Hello,
My first post here on the forum, so I'll start with a nice problem that I have been tripping over.
I run a small nagios installation with a bit more then 15000 services and more the 400 hosts, I have been running nagios on our systems for more the 10 years now.
Now to the problem. I have a one service group with 2893 services attached to it, recently all services in this group started generating strange errors, like this (I have masked out some sensitive information):
Mar 22 06:39:30 XXX nagios3: Warning: Unable to move file '/var/lib/nagios3/spool/checkresults/checkRLYSDN' to check results queue.
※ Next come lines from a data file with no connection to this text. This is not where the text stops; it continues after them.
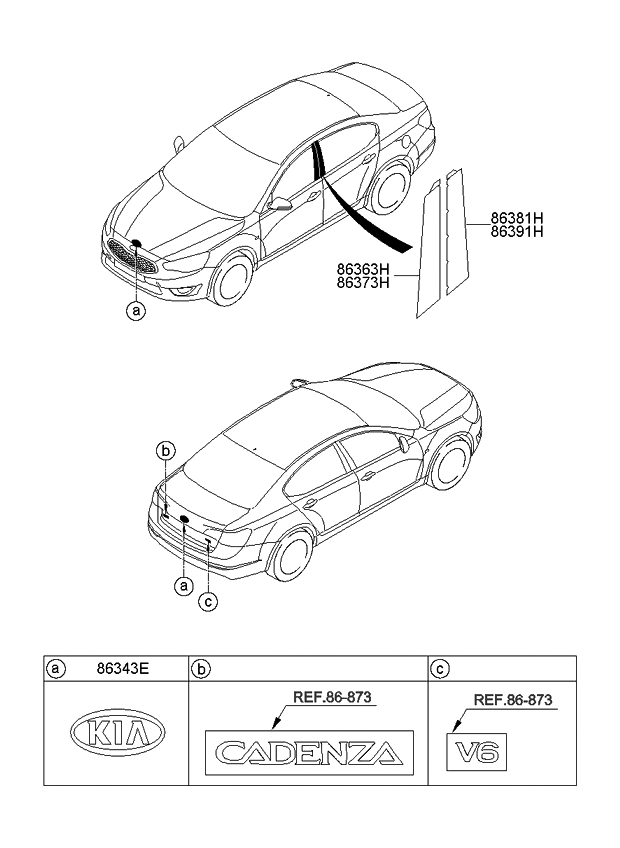 86381H
86391H

86363H
86373H

a

b

a

c

| a 86343E | b | c |
|---|---|---|
| KIA | REF.86-873 CADENZA | REF.86-873 V6 |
Mar 22 06:39:33 XXX nagios3: Error: Unable to rename file '/var/lib/nagios3/spool/checkresults/checkzInUQ2' to '/var/lib/nagios3/spool/checkresults/c485Wid': No such file or directory
and this:
Mar 22 06:48:50 XXX nagios3: Warning: Attempting to execute the command "/usr/bin/printf "%b" "***** Nagios *****\n\nNotification Type: PROBLEM\n\nService:XXXXX\nHost: XXXXXX\nState: UNKNOWN for 0d 0h 0m 11s\nAddress: XXXX\n\nInfo:\n\nXXXXXX\n\nDate/Time: Thu Mar 22 06:48:50 CET 2012\n\nACK by: \nComment: \n" | /usr/bin/mail -s "PROBLEM -XXXX: XXXX is UNKNOWN" [email protected]" resulted in a return code of 127. Make sure the script or binary you are trying to execute actually exists...
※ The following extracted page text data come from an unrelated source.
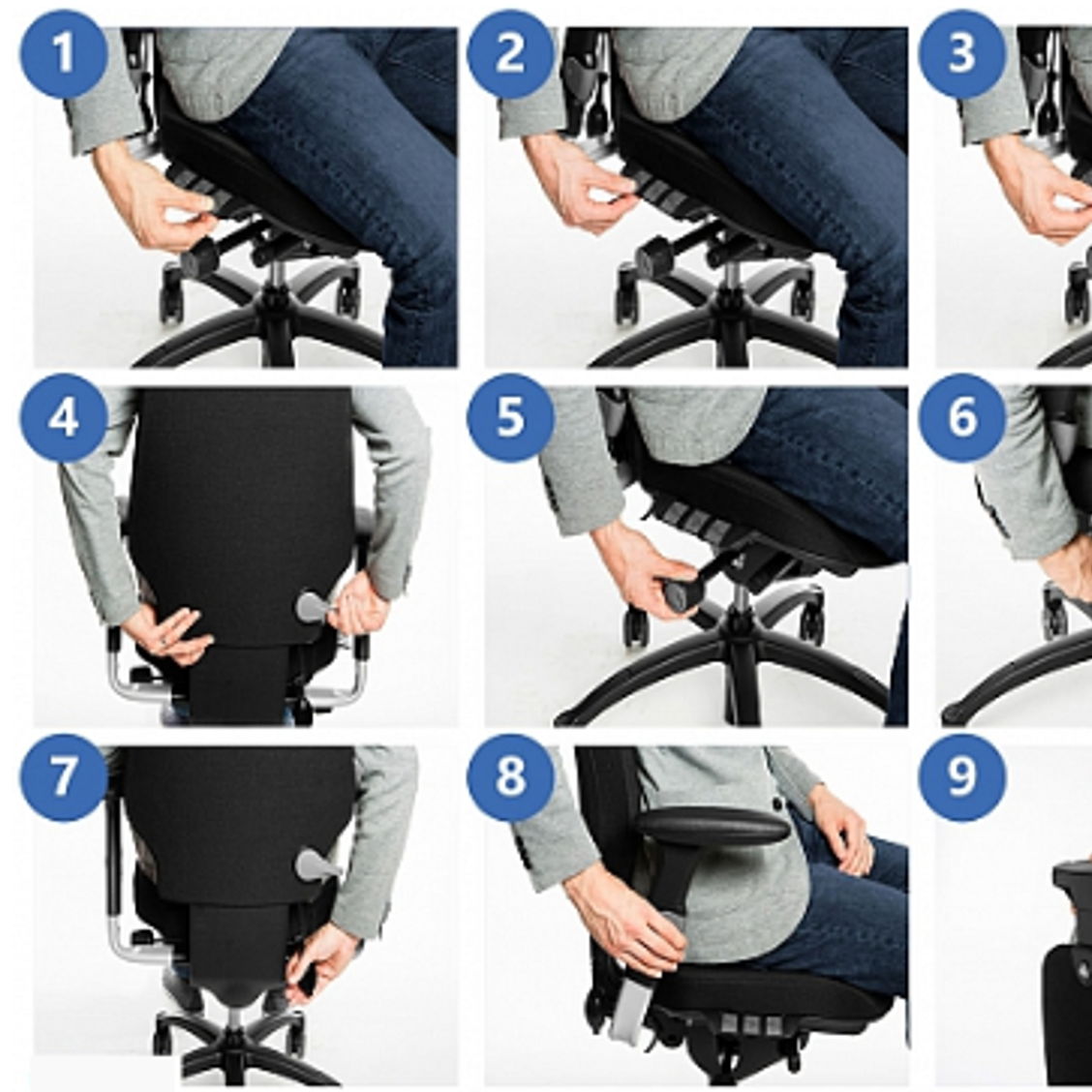 1

2

3

4

5

6

7

8

9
The same notification commands and service checks run fine on services which are not member of this large service group. Also if I remove the member association to the service group the problem goes away. This started occurring without any changes other then adding new services to the service group. This makes it look like some sort of limit in either nagios or the OS (debian/linux).
Any suggestions or hints are welcome, thanks!
/Nico
Limit to number of services in a service group?
Re: Limit to number of services in a service group?
I can't say that I've ever seen behaviour like that... but I've also never tried to put 3000 services in a single service group before. What version are you running? What's the load on the server like? I've seen similar errors when I had the misfortune of encountering high disk latency... so maybe those are some places to start.
It might also be worth asking on the nagios-devel mailing list they would know if there's any kind of soft limit for what nagios could handle.
It might also be worth asking on the nagios-devel mailing list they would know if there's any kind of soft limit for what nagios could handle.
Re: Limit to number of services in a service group?
I'm running version 3.2.3 and the load on the server is ~0.20, check latency and execution times are typically averaging under 0.5s. It's running on a dual quad-core server with 24GB RAM and an areca hw-raidcontroller.
Re: Limit to number of services in a service group?
Yeah, barely breaking a sweat. As I said the only time I encountered a similar issue was when my Disk IO/latency was through the roof but I don't think that's in anyway related to your problem, you might need to ask on the Nagios-devel mailing list for this one I'm afraid.